Dass diese Anliegen bisher nicht vertreten sein sollen, bezweifelt Claus Wepler, Generalsekretär des Basler Departements für Wirtschaft, Soziales und Umwelt (WSU). «Im Neubad und im Westen von Basel leben sicher genauso viele Menschen wie in Allschwil und Binningen», sagt Wepler, dessen Chef Christoph Brutschin einen der baselstädtischen Verwaltungsratssitze innehat. «Ausserdem sind die Delegierten von Basel-Stadt bemüht, die Anliegen aller Bewohnerinnen und Bewohner in der Agglomeration südlich des Flughafens zu vertreten», fährt Wepler fort.

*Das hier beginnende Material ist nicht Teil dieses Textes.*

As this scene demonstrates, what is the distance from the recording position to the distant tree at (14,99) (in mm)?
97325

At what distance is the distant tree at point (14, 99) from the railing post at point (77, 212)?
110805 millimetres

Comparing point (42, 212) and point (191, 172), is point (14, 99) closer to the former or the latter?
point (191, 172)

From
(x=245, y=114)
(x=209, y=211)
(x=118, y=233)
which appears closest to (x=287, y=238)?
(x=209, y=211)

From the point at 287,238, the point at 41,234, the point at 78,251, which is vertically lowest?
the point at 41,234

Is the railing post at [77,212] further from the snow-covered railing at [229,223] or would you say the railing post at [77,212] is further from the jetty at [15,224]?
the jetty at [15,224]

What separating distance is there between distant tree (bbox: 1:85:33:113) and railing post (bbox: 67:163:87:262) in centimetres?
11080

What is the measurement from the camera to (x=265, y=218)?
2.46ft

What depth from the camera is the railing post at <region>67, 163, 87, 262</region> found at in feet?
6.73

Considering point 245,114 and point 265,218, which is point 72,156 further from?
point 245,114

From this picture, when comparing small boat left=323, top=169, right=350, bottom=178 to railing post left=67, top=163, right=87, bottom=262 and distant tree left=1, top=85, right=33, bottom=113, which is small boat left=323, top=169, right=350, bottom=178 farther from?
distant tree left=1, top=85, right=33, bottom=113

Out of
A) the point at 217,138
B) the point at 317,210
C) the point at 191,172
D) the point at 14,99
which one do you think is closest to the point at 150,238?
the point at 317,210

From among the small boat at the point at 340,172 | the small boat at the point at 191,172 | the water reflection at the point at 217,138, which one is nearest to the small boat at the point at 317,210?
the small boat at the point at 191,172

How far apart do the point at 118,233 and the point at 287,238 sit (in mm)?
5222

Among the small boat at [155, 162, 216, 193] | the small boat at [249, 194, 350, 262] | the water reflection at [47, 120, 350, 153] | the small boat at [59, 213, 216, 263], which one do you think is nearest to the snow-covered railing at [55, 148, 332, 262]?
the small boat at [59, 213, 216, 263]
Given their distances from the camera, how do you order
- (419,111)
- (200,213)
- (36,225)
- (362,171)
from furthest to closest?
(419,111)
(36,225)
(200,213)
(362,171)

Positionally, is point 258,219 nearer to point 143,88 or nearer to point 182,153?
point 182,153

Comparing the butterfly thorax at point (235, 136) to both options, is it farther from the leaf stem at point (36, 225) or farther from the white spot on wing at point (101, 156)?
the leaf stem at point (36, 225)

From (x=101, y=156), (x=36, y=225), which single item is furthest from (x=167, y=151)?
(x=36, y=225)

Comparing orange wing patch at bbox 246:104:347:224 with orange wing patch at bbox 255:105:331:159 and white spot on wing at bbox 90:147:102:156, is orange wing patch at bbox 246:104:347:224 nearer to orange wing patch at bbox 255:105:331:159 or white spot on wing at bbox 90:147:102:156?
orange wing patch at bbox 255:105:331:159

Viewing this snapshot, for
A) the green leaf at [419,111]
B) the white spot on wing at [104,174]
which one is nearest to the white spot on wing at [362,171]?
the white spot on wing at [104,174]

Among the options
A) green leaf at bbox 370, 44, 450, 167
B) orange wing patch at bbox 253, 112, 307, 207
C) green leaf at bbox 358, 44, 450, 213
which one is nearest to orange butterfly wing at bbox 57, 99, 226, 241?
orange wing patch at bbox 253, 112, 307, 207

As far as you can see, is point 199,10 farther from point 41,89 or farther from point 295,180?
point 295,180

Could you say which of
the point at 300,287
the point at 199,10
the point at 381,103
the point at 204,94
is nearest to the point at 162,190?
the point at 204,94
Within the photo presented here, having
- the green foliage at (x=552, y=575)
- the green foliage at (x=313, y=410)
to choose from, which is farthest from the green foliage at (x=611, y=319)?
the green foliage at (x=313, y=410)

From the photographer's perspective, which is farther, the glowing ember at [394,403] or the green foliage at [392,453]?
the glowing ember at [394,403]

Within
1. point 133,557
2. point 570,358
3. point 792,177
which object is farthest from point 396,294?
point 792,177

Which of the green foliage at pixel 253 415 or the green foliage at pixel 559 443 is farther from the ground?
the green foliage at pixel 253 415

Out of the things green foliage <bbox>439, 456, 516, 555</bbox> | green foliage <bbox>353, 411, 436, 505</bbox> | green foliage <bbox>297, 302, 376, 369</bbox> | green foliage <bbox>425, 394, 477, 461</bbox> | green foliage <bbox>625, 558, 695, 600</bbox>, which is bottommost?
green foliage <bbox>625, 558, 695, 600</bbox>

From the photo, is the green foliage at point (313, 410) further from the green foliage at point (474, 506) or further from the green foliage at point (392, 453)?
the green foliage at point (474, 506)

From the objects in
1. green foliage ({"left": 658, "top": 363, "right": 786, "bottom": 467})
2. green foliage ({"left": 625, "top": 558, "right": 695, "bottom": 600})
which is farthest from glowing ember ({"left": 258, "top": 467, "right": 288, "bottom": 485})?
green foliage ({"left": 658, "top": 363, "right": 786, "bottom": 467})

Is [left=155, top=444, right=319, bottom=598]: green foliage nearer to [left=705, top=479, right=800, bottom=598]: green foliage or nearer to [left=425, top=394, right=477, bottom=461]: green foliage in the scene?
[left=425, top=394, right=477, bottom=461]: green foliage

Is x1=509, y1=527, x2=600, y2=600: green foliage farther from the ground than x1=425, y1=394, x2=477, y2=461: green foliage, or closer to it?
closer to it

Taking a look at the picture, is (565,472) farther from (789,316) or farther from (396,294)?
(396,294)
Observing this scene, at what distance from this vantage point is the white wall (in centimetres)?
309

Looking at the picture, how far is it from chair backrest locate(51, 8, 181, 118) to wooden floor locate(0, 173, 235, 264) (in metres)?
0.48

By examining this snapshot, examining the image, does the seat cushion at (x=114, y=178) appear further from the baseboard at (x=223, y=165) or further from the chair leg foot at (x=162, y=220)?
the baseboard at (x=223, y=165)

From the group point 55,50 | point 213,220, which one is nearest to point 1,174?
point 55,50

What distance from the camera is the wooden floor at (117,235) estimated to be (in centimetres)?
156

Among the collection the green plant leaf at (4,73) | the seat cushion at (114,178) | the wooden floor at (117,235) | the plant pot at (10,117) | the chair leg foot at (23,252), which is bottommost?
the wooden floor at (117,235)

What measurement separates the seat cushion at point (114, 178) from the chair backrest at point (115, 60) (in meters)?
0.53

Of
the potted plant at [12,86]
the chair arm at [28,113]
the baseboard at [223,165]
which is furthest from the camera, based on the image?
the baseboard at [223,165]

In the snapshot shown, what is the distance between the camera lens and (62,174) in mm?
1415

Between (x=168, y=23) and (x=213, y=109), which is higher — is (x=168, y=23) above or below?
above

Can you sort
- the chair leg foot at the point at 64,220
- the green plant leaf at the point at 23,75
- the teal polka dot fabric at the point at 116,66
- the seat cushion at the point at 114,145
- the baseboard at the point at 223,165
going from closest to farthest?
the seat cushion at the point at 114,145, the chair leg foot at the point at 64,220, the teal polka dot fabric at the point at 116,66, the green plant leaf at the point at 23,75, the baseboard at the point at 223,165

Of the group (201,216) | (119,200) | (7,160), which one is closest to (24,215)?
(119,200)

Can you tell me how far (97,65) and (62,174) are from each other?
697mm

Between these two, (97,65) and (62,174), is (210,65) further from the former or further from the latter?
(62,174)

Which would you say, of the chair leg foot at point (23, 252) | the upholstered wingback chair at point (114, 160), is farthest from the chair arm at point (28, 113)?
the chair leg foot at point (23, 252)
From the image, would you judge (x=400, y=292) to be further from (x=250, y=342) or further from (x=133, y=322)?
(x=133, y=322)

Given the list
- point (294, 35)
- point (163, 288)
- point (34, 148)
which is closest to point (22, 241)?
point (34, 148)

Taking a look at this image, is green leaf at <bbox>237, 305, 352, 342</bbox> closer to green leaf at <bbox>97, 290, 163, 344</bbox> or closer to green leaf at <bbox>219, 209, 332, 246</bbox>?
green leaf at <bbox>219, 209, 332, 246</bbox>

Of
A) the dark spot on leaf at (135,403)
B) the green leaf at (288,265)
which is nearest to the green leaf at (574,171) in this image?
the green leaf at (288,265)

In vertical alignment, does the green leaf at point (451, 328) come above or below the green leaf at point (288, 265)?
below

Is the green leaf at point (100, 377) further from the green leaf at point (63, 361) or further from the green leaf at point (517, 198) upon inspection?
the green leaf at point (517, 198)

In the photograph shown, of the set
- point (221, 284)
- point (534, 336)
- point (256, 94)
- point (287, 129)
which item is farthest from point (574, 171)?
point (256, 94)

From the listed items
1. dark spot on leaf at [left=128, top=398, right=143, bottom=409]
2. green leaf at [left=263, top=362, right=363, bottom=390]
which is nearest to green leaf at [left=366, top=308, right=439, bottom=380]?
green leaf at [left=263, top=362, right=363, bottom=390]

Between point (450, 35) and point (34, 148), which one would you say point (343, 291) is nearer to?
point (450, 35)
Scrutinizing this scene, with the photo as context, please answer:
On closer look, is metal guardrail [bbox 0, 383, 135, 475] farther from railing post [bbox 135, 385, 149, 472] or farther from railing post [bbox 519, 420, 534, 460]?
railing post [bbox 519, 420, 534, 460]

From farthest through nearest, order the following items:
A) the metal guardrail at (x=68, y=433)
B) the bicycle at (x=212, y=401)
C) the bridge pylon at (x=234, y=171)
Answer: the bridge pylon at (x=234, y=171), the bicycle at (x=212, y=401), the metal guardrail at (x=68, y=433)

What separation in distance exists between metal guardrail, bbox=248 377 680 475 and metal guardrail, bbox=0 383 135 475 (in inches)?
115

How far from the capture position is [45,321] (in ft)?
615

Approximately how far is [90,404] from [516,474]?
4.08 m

Zur Motion von Hotz und Bammatter möchte sich Wepler nicht weiter äussern. Erst einmal müsse sich nun die Baselbieter Regierung damit befassen. Die Verteilung vier zu zwei aber kommentiert er. Sie sei historisch gewachsen und durchaus zu rechtfertigen: «Basel-Stadt hat, seit es den Euro-Airport gibt, immer wieder Kredite zugunsten des Flughafens gesprochen. Baselland hat dies nur einmal getan.» Grob überschlagen habe Basel-Stadt gut sechsmal so viel beigesteuert wie Baselland. «Ausserdem tragen wir das Risiko, falls dem Euro-Airport ein Defizit entsteht. Das Baselbiet hat keine solche Defizitgarantie übernommen.»

Verständnis gehört dazu

Neben Brutschin wird der Kanton Basel-Stadt durch Regierungspräsidentin Elisabeth Ackermann sowie Thomas Knopf, CEO der Ultra-Brag AG, und Thomas Sieber, Konzernleitungsmitglied der Bâloise-Gruppe, vertreten. Für das Baselbiet sassen bis vor kurzem BLT-Direktor Andreas Büttiker und Regierungsrätin Sabine Pegoraro. Letztere gab ihr Amt jedoch mangels Zeit Mitte Jahr an den Baselbieter Wirtschaftsförderer Thomas Kübler ab.

Ende Jahr wird auch Büttiker zurücktreten. Noch ist nicht bekannt, wer ihn ersetzen wird. Gemäss der Antwort des Regierungsrats auf eine Interpellation der Binningen Landrätin Rahel Bänziger Keel (Grüne) gehöre zum Anforderungsprofil neben «Fachkompetenz im Bereich Aviatik oder Transportlogistik und Erfahrung in der finanziellen Führung sowie im Risikomanagement eines Unternehmens» auch «Verständnis für die vom Flughafen tangierte Bevölkerung».